First, I made a list of divisions, roundtables, and sections that I might want to get involved with someday. I’m a new librarian, so NMRT made sense. I work in an academic library, so ACRL did too. I am responsible for instruction and collection development in several of the humanities including English Literature, so the ACRL Literatures in English Section seemed like a good fit. On the reference and instruction side, I might understandably want to work with RUSA or LIRT in the future. For every group I listed, I added a session to my schedule. Between business meetings, discussion groups, and socials, this wasn’t at all difficult. My goal was simply to sample as much as I could, so that I would have a better idea of where I might not only fit in but thrive.

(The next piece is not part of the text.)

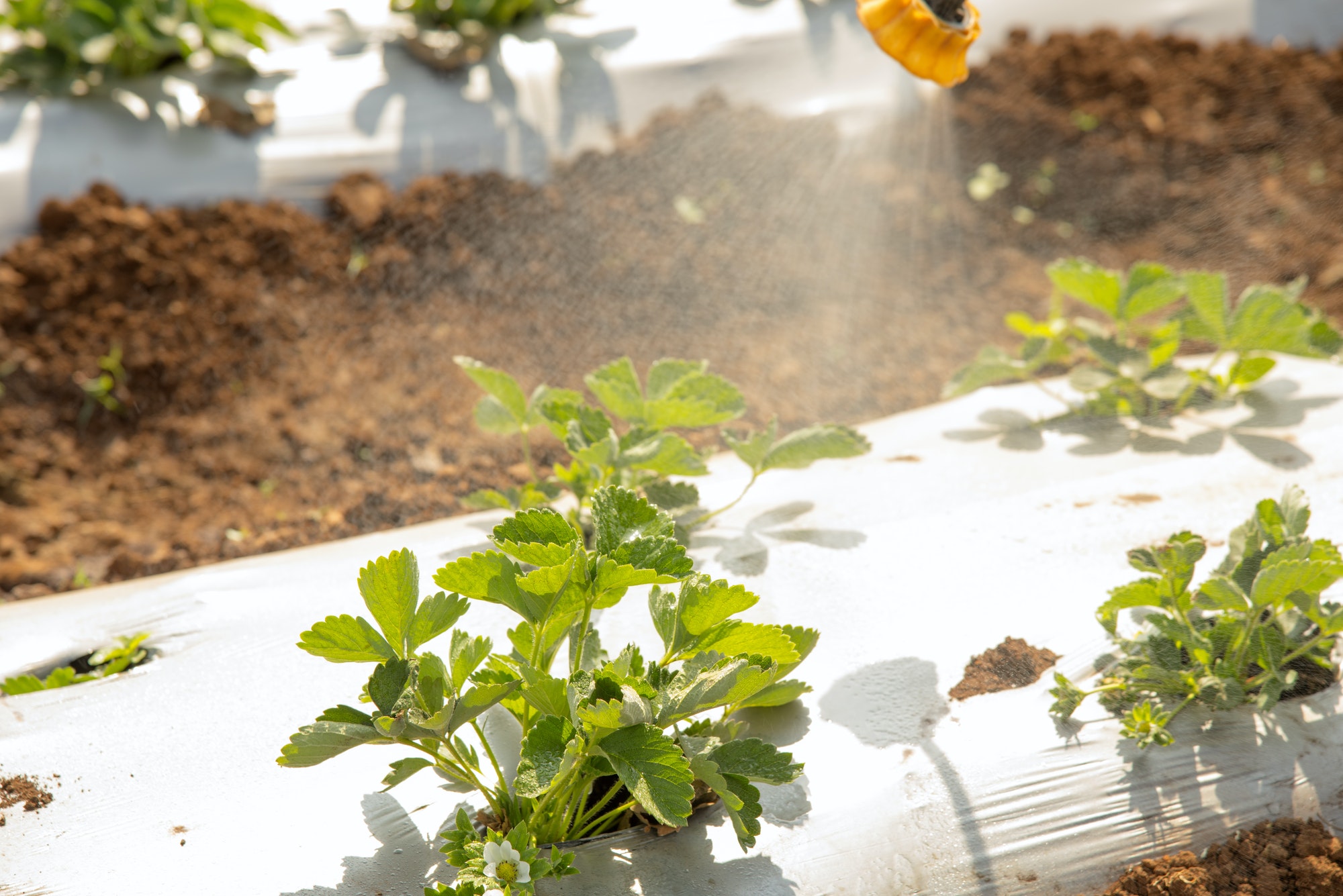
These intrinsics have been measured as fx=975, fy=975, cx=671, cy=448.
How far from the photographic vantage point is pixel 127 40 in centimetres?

Once I had chosen those sessions, I went back through the schedule and added a few others that sounded interesting. I made sure to include some wild cards: meetings that sounded interesting but that weren’t as relevant to me professionally. For example, I went to a meeting of the ACRL Women and Gender Studies Section - even though I am not the Women’s and Gender Studies liaison for my campus - and attended the Library Boing Boing session. I wanted to leave room for surprises.
But as varied and interesting as my schedule was, it was still a bit too passive. I was determined not to be the mere observer I had been at Annual. As a librarian on the tenure track, I am expected to contribute to the profession on the regional, state, and national levels. I need and want to get involved in ALA, and I have been told over and over again that the best way to get involved is to start saying "yes."
In the month or two leading up to Midwinter, I made sure to keep an eye out for volunteer opportunities at the conference and beyond – things to say "yes" to. When I saw the announcement on the NMRT listserv, I volunteered to write this article for Footnotes. The chair of a discussion group emailed the LES listserv and asked for volunteers to help out at the discussion group meeting at Midwinter. I replied, thinking that I could use the experience taking minutes, and I ended up leading the meeting. During the conference, I introduced myself to people I found interesting. When I found a meeting or discussion group I liked, I spoke to an officer or chair and asked if they were looking for committee volunteers.
The evening I returned from Seattle, I joined a section of ACRL because I liked the discussion group I attended. The morning I went back to work, I had my very first committee appointment waiting in my inbox. I hope that another will follow shortly. I brought home ideas and conversations, and I met some great librarians who are doing great things.
Not too bad for a Midwinter debut. I like to think so, anyway.